## Work task
Search the data for the string "epoch" and gather each line it is in.

## Data to use
===============
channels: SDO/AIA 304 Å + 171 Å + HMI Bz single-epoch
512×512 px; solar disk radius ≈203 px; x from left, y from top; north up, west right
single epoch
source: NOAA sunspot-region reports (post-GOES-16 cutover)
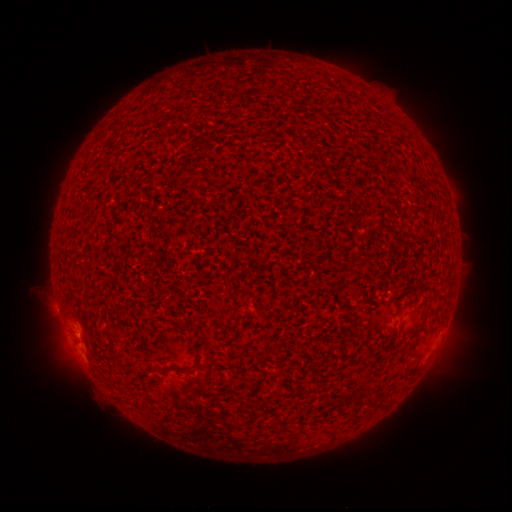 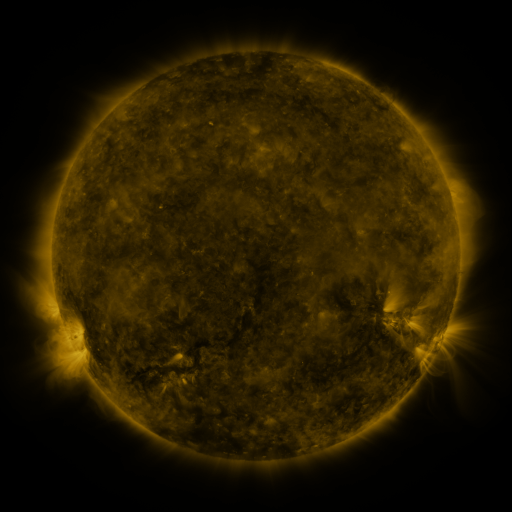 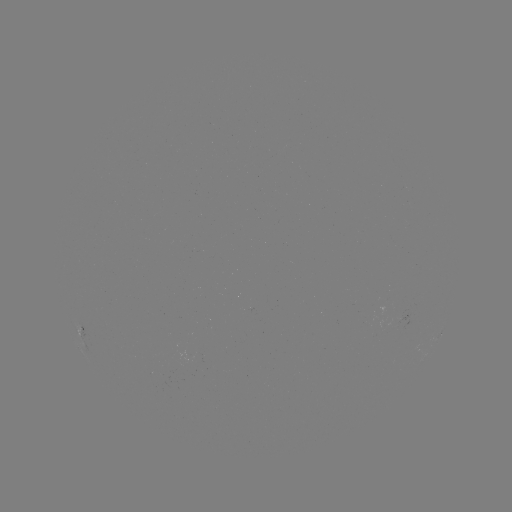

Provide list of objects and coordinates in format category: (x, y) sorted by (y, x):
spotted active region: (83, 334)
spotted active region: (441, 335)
===============
## Reply
channels: SDO/AIA 304 Å + 171 Å + HMI Bz single-epoch
single epoch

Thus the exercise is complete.